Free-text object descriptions
>>>>>
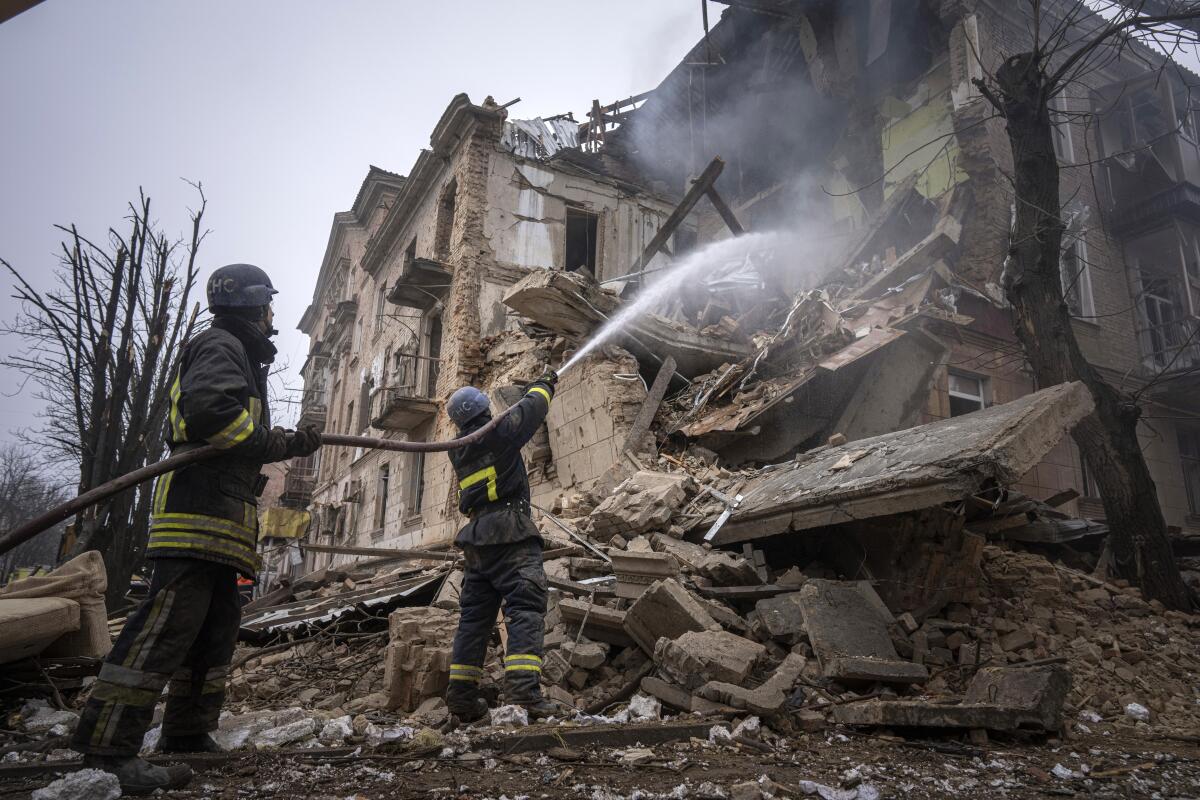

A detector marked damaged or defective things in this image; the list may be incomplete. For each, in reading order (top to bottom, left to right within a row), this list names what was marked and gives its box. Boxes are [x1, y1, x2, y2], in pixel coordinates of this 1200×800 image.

broken window [1056, 94, 1075, 165]
broken window [564, 206, 597, 275]
shattered window opening [564, 206, 597, 275]
damaged building facade [283, 0, 1200, 578]
broken window [1060, 227, 1099, 316]
broken window [945, 371, 984, 417]
shattered window opening [950, 371, 988, 417]
broken window [372, 460, 391, 534]
broken window [1180, 431, 1200, 513]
<<<<<
EXERCISE OBJECTIVE: Could you repeat all of the entries exactly, without any of the images?

RESULT BELOW:
A detector marked damaged or defective things in this image; the list may be incomplete. For each, in reading order (top to bottom, left to right within a row), this list names what was marked and gives its box. Boxes are [x1, y1, x2, y2], in pixel coordinates of this 1200×800 image.

broken window [1056, 94, 1075, 165]
broken window [564, 206, 597, 275]
shattered window opening [564, 206, 597, 275]
damaged building facade [283, 0, 1200, 578]
broken window [1060, 227, 1099, 316]
broken window [945, 371, 984, 417]
shattered window opening [950, 371, 988, 417]
broken window [372, 460, 391, 534]
broken window [1180, 431, 1200, 513]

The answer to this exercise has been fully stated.